The third issue is alternative money usage. Specifically, would you be better off using the money in another way. Historically, the stock market has returned a little less than a 10 percent rate of gain. While each year brings different results, some believe you are better off to invest this money in the market since you will be earning more at 10 percent versus paying off a 7 percent loan. This argument tends to forget one small thing, to wit, capital gains tax you will have to pay on any stock market gains. There is no correct answer, so make sure to analyze your situation.

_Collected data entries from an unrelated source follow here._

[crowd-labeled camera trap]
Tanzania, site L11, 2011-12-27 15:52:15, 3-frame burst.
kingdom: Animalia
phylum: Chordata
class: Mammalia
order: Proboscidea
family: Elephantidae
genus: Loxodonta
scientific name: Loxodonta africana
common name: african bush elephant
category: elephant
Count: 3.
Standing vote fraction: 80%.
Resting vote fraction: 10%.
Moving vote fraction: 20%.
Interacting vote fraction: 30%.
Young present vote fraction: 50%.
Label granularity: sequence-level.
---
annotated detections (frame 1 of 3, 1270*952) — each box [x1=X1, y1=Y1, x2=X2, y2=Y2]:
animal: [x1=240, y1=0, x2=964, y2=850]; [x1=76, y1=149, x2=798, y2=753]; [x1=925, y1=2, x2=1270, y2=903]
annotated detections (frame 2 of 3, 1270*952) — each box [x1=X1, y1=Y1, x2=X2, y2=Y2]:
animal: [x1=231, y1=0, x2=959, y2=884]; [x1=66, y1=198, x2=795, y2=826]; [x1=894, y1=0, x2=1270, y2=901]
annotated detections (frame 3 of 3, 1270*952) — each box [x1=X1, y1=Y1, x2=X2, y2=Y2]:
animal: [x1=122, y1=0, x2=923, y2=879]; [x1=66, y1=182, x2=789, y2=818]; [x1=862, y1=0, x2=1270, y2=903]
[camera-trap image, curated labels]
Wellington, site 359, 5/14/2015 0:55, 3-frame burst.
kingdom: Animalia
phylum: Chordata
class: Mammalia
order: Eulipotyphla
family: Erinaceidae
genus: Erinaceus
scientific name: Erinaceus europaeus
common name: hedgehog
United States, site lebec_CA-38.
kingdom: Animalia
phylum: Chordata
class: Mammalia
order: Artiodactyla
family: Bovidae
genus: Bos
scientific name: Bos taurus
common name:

All and all, the decision to prepay a mortgage is a personal one. Take a stark look at your life and determine if it makes sense in your situation.

30

09 2010

Mortgage Rate: What Makes Them Tick?

home-loan-keysA mortgage rate is a price tag that is flying from the smoke stack of your home. It is the cost that you will be charged, on top of the principle amount of the homes value that you will be charged for borrowing money to pay for your home. Buying a home does not have to be just a dream anymore because rates of interest on homes are very low. Yet, will they stay that low? And, what else helps to contribute to the overall cost of the interest? There are several things that do, but you can easily sort through these and have the best options at lowering the cost of the home for your needs.

The first thing that affects the homes mortgage rate is that of the Prime Rate. This is the number that the US federal government sets to help improve the economy. It is the prime cost of interest and it is the guideline that most banks will use when providing loans to their customers or when providing interest on savings accounts and other such investments. Some lenders do offer sub prime rates, meaning that they are below the prime level, but this is hard to come by and may mean fee increases in other conditions.

Secondly, the mortgage rate may change from one type of loan to the next as well. For example, the longer the loan terms are, the lower the interest rate will be on them. Yet, when you consider how much you will be paying in the length of the loan, this is not really a savings at all. Other loan options such as VA and FHA loans may also offer a lower than prime rate or at least be near to it.

Even more so the more risk that you pose to the company, the more costly your mortgage rate is. If you have a poor credit score, you will often be charged a higher amount of interest on your homes purchase. You should know what your credit score is and you can find this out by getting your credit report. To raise it or to keep your score high, make sure to pay loans and credit lines on time, keep your balances as low as possible as well as to insure that you have enough credit against your debt. The higher your score is, the lower your interest is likely to be as well.

In order to know what the rates of a home loan that you qualify for are, simply go to the lenders websites and request a free loan quote. This will give you a good understanding of where you stand as well as provide you with a way to compare one lender to the next. Because the difference in just a few fractions of a percentage point are so very important (it can cost you thousands of pounds), it makes sense that you will need to carefully look for the lender that can offer you the most ideal interest. Finally, you should know the mortgage rate on any loan long before you agree to pay for it.